■ **Given exercise**
Each line below should be reproduced without any alteration.
========
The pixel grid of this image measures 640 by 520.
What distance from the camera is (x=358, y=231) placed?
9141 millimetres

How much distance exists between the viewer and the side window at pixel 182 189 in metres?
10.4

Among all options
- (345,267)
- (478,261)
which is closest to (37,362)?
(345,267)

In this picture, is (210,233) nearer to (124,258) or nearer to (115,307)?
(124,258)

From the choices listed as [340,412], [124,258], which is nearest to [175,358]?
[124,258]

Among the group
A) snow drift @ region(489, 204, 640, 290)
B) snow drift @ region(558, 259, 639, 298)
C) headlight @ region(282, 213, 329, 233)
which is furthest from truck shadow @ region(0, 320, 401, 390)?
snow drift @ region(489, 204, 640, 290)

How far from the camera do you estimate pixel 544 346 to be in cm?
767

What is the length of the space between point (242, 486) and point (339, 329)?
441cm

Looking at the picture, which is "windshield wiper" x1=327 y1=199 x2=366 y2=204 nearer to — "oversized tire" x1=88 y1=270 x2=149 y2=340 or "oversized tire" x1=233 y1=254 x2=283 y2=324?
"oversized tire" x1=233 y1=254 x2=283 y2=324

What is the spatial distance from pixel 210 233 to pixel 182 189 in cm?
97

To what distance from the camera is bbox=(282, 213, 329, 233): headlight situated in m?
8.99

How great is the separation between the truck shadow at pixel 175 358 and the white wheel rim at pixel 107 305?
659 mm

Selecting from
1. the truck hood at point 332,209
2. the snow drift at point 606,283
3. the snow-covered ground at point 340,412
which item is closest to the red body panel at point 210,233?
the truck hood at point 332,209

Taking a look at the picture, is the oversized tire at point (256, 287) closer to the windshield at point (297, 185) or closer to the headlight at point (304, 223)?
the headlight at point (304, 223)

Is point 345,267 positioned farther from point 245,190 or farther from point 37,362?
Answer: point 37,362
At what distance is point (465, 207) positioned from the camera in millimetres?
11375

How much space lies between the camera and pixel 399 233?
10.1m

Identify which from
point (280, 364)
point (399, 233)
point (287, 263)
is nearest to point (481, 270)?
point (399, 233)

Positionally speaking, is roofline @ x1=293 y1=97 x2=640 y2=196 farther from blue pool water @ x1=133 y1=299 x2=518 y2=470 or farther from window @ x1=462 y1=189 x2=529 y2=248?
========
■ **Answer to the exercise**
The pixel grid of this image measures 640 by 520.
What distance from the camera is (x=358, y=231) placed?
9141 millimetres

How much distance exists between the viewer and the side window at pixel 182 189 in metres?
10.4

Among all options
- (345,267)
- (478,261)
which is closest to (37,362)?
(345,267)

In this picture, is (210,233) nearer to (124,258) or nearer to (115,307)?
(124,258)

From the choices listed as [340,412], [124,258], which is nearest to [175,358]?
[124,258]

Among the group
A) snow drift @ region(489, 204, 640, 290)
B) snow drift @ region(558, 259, 639, 298)
C) headlight @ region(282, 213, 329, 233)
which is furthest from truck shadow @ region(0, 320, 401, 390)?
snow drift @ region(489, 204, 640, 290)

How far from the camera do you estimate pixel 544 346 to be in cm?
767

What is the length of the space between point (242, 486) and point (339, 329)?
441cm

Looking at the picture, which is "windshield wiper" x1=327 y1=199 x2=366 y2=204 nearer to — "oversized tire" x1=88 y1=270 x2=149 y2=340 or "oversized tire" x1=233 y1=254 x2=283 y2=324?
"oversized tire" x1=233 y1=254 x2=283 y2=324

What is the spatial distance from pixel 210 233 to pixel 182 189 in cm?
97

To what distance from the camera is bbox=(282, 213, 329, 233): headlight situated in m?
8.99

How great is the separation between the truck shadow at pixel 175 358 and the white wheel rim at pixel 107 305?
659 mm

Selecting from
1. the truck hood at point 332,209
2. the snow drift at point 606,283
3. the snow-covered ground at point 340,412
which item is closest to the red body panel at point 210,233?
the truck hood at point 332,209

Taking a look at the picture, is the oversized tire at point (256, 287) closer to the windshield at point (297, 185) or closer to the headlight at point (304, 223)?
the headlight at point (304, 223)

Is point 345,267 positioned farther from point 245,190 or farther from point 37,362?
Answer: point 37,362
At what distance is point (465, 207) positioned from the camera in millimetres?
11375

How much space lies between the camera and pixel 399 233?
10.1m

Identify which from
point (280, 364)
point (399, 233)
point (287, 263)
is nearest to point (481, 270)?
point (399, 233)

Positionally speaking, is roofline @ x1=293 y1=97 x2=640 y2=196 farther from blue pool water @ x1=133 y1=299 x2=518 y2=470 or farther from window @ x1=462 y1=189 x2=529 y2=248?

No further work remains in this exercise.